For Costello Wehring, it’s more complicated.

“It really felt like it’s where I was supposed to be,” she says of the classroom. “Even where I am now, I enjoy my job, I have a fantastic boss and my mental health is much better. But I’m a teacher at heart.”

Yet Costello Wehring is not going back. She insists she’s done with teaching for good.

Sherlock, too, misses the kids and the joy that came from being around them every day, “but really, that’s all,” she says. She doesn’t miss anything else, especially the “Sunday scaries” she used to get — that overwhelming sense of dread that precedes the start of a new workweek.

Sherlock, like many of her peers who have left, didn’t turn her back on education, though.

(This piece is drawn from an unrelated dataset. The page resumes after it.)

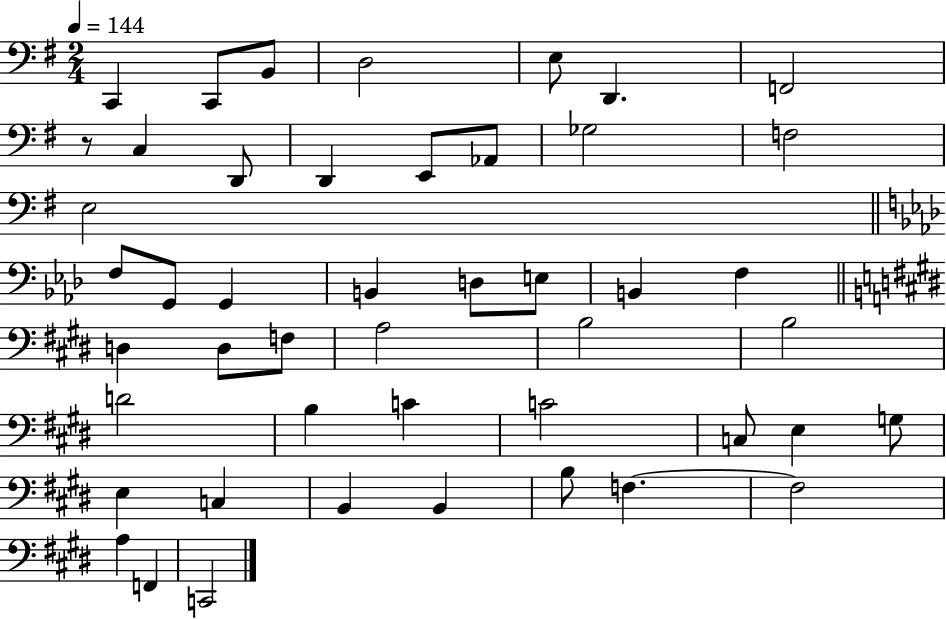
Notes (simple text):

She continues to teach private music lessons and participate in workshops around the state.

“I still fill my teaching bucket,” she notes.

Julie Sherlock leads a drumming workshop for colleagues at her community mental health agency. "I still fill my teaching bucket," she says. Photo courtesy of Sherlock.

Heredia is happy now, and she doesn’t envision going back. But she wants to find an outlet for her teaching passion. Maybe a coaching gig or a summer camp opportunity.

Costello Wehring would like to run for a position on the school board some day, she thinks.

“I’m focusing on my kids and myself now,” Costello Wehring says, “but I don’t want to just walk away.”